Solver with turret fixes and visualization
Converges generally well, but still has sensitivity to some parameters
In addition to turret and visualization, significant changes include:
-- Added quaternion parameterization for pivot_to_imu
-- Filtering out of bad gyro readings
-- Scaling of rotation error (residual)
Visualization tool is really just a set of helper routines to plot axes
in 3D space in a projected 2D virtual image
Change-Id: I03a6939b6b12df4b8116c30c617a1595781fe635
Signed-off-by: Jim Ostrowski <yimmy13@gmail.com>
diff --git a/frc971/vision/visualize_robot.cc b/frc971/vision/visualize_robot.cc
new file mode 100644
index 0000000..0bbe507
--- /dev/null
+++ b/frc971/vision/visualize_robot.cc
@@ -0,0 +1,74 @@
+#include "frc971/vision/visualize_robot.h"

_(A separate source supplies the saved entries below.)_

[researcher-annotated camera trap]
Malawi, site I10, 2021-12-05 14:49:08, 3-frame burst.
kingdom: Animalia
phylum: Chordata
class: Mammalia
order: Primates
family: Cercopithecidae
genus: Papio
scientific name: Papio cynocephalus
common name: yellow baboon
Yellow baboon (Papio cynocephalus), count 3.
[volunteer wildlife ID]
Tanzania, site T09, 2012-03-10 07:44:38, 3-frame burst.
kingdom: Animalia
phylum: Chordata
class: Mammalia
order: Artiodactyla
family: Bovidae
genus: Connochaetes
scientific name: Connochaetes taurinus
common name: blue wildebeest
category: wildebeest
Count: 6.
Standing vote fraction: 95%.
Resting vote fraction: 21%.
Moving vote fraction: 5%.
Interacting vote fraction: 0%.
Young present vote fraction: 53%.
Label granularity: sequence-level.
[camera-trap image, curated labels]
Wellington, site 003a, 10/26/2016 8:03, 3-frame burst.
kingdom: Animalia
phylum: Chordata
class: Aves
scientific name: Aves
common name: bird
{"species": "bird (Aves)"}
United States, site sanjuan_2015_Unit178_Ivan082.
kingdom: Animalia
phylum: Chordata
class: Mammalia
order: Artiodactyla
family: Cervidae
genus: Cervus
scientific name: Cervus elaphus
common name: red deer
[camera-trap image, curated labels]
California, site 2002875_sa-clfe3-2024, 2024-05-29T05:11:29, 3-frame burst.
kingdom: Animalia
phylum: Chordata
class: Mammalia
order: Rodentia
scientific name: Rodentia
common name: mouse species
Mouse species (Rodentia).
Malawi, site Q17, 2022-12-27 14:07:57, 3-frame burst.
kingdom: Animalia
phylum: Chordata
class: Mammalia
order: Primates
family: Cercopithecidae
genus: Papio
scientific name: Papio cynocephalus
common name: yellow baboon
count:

+#include "glog/logging.h"
+
+#include <opencv2/calib3d.hpp>
+#include <opencv2/core/eigen.hpp>
+#include <opencv2/highgui/highgui.hpp>
+#include <opencv2/imgproc.hpp>
+
+namespace frc971 {
+namespace vision {
+
+cv::Point VisualizeRobot::ProjectPoint(Eigen::Vector3d T_world_point) {
+ // Map 3D point in world coordinates to camera frame
+ Eigen::Vector3d T_camera_point = H_world_viewpoint_.inverse() * T_world_point;
+
+ cv::Vec3d T_camera_point_cv;
+ cv::eigen2cv(T_camera_point, T_camera_point_cv);
+
+ // Project 3d point in camera frame via camera intrinsics
+ cv::Mat proj_point = camera_mat_ * cv::Mat(T_camera_point_cv);
+ cv::Point projected_point(
+ proj_point.at<double>(0, 0) / proj_point.at<double>(0, 2),
+ proj_point.at<double>(0, 1) / proj_point.at<double>(0, 2));
+ return projected_point;
+}
+
+void VisualizeRobot::DrawLine(Eigen::Vector3d start3d, Eigen::Vector3d end3d) {
+ cv::Point start2d = ProjectPoint(start3d);
+ cv::Point end2d = ProjectPoint(end3d);
+
+ cv::line(image_, start2d, end2d, cv::Scalar(0, 0, 255));
+}
+
+void VisualizeRobot::DrawFrameAxes(Eigen::Affine3d H_world_target,
+ std::string label, double axis_scale) {
+ // Map origin to display from global (world) frame to camera frame
+ Eigen::Affine3d H_viewpoint_target =
+ H_world_viewpoint_.inverse() * H_world_target;
+
+ // Extract into OpenCV vectors
+ cv::Mat H_viewpoint_target_mat;
+ cv::eigen2cv(H_viewpoint_target.matrix(), H_viewpoint_target_mat);
+
+ // Convert to opencv R, T for using drawFrameAxes
+ cv::Vec3d rvec, tvec;
+ tvec = H_viewpoint_target_mat(cv::Rect(3, 0, 1, 3));
+ cv::Mat r_mat = H_viewpoint_target_mat(cv::Rect(0, 0, 3, 3));
+ cv::Rodrigues(r_mat, rvec);
+
+ cv::drawFrameAxes(image_, camera_mat_, dist_coeffs_, rvec, tvec, axis_scale);
+
+ if (label != "") {
+ // Grab x axis direction
+ cv::Vec3d label_offset = r_mat.col(0);
+
+ // Find 3D coordinate of point at the end of the x-axis, and project it
+ cv::Mat label_coord_res =
+ camera_mat_ * cv::Mat(tvec + label_offset * axis_scale);
+ cv::Vec3d label_coord = label_coord_res.col(0);
+ label_coord[0] = label_coord[0] / label_coord[2];
+ label_coord[1] = label_coord[1] / label_coord[2];
+ cv::putText(image_, label, cv::Point(label_coord[0], label_coord[1]),
+ cv::FONT_HERSHEY_PLAIN, 1.0, cv::Scalar(0, 0, 255));
+ }
+}
+
+void VisualizeRobot::DrawBoardOutline(Eigen::Affine3d H_world_board,
+ std::string label) {
+ LOG(INFO) << "Not yet implemented; drawing axes only";
+ DrawFrameAxes(H_world_board, label);
+}
+
+} // namespace vision
+} // namespace frc971